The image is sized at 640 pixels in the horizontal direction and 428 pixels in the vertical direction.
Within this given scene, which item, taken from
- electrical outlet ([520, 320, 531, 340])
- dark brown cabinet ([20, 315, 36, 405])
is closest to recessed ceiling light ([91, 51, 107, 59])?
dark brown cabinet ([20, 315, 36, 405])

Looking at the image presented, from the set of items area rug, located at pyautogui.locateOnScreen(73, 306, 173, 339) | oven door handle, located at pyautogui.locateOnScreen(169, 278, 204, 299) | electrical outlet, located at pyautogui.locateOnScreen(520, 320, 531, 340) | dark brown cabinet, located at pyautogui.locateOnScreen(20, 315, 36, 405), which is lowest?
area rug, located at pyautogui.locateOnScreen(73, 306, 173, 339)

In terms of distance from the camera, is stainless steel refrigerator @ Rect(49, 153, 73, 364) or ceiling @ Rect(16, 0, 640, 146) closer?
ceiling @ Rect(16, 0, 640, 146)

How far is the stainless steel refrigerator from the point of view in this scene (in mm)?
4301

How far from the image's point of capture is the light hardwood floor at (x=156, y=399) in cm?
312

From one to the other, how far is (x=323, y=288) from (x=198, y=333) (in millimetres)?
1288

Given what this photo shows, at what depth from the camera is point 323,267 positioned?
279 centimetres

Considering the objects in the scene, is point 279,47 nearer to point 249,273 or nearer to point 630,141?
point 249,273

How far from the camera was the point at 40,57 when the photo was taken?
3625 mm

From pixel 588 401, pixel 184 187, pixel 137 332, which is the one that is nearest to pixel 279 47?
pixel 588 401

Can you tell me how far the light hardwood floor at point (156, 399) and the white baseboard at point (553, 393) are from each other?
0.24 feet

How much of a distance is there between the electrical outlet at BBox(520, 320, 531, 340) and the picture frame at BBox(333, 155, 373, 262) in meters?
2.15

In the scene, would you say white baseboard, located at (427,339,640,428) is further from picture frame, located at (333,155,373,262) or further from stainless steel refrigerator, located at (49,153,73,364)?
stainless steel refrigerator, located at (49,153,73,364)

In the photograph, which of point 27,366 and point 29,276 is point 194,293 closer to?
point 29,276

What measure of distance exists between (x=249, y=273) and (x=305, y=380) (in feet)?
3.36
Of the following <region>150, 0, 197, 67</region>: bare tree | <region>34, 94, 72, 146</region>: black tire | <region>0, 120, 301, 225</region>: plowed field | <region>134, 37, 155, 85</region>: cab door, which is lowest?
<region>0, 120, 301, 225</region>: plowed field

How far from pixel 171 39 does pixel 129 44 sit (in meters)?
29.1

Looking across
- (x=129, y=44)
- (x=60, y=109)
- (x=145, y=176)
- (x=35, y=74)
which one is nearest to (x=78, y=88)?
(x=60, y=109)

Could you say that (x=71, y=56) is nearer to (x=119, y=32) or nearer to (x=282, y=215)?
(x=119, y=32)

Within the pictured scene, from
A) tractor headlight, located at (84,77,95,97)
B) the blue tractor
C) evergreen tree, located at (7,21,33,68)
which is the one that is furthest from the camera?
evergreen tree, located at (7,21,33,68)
§ §
Request →
Write out every line of the material again, exactly as it reads.

Exercise solution →
The image is sized at 640 pixels in the horizontal direction and 428 pixels in the vertical direction.
Within this given scene, which item, taken from
- electrical outlet ([520, 320, 531, 340])
- dark brown cabinet ([20, 315, 36, 405])
is closest to recessed ceiling light ([91, 51, 107, 59])?
dark brown cabinet ([20, 315, 36, 405])

Looking at the image presented, from the set of items area rug, located at pyautogui.locateOnScreen(73, 306, 173, 339) | oven door handle, located at pyautogui.locateOnScreen(169, 278, 204, 299) | electrical outlet, located at pyautogui.locateOnScreen(520, 320, 531, 340) | dark brown cabinet, located at pyautogui.locateOnScreen(20, 315, 36, 405), which is lowest?
area rug, located at pyautogui.locateOnScreen(73, 306, 173, 339)

In terms of distance from the camera, is stainless steel refrigerator @ Rect(49, 153, 73, 364) or ceiling @ Rect(16, 0, 640, 146) closer?
ceiling @ Rect(16, 0, 640, 146)

How far is the stainless steel refrigerator from the point of view in this scene (in mm)?
4301

How far from the image's point of capture is the light hardwood floor at (x=156, y=399) in cm?
312

From one to the other, how far is (x=323, y=288) from (x=198, y=333) (in millimetres)?
1288

Given what this photo shows, at what depth from the camera is point 323,267 positioned?
279 centimetres

Considering the objects in the scene, is point 279,47 nearer to point 249,273 or nearer to point 630,141?
point 249,273

How far from the camera was the point at 40,57 when the photo was taken?
3625 mm

From pixel 588 401, pixel 184 187, pixel 137 332, which is the one that is nearest to pixel 279 47?
pixel 588 401

Can you tell me how far the light hardwood floor at point (156, 399) and the white baseboard at point (553, 393) are from each other?
0.24 feet

How much of a distance is there between the electrical outlet at BBox(520, 320, 531, 340) and the picture frame at BBox(333, 155, 373, 262) in meters?
2.15

In the scene, would you say white baseboard, located at (427,339,640,428) is further from picture frame, located at (333,155,373,262) or further from stainless steel refrigerator, located at (49,153,73,364)?
stainless steel refrigerator, located at (49,153,73,364)

In the photograph, which of point 27,366 and point 29,276 is point 194,293 closer to?
point 29,276

What measure of distance exists between (x=249, y=273) and (x=305, y=380) (in feet)?
3.36
Of the following <region>150, 0, 197, 67</region>: bare tree | <region>34, 94, 72, 146</region>: black tire | <region>0, 120, 301, 225</region>: plowed field | <region>134, 37, 155, 85</region>: cab door, which is lowest?
<region>0, 120, 301, 225</region>: plowed field

How far from pixel 171 39 does pixel 129 44 sit (in meters)?
29.1

Looking across
- (x=129, y=44)
- (x=60, y=109)
- (x=145, y=176)
- (x=35, y=74)
which one is nearest to (x=78, y=88)?
(x=60, y=109)

Could you say that (x=71, y=56) is nearer to (x=119, y=32) or nearer to (x=282, y=215)?
(x=119, y=32)

Within the pictured scene, from
A) tractor headlight, located at (84,77,95,97)
B) the blue tractor
C) evergreen tree, located at (7,21,33,68)
which is the one that is furthest from the camera?
evergreen tree, located at (7,21,33,68)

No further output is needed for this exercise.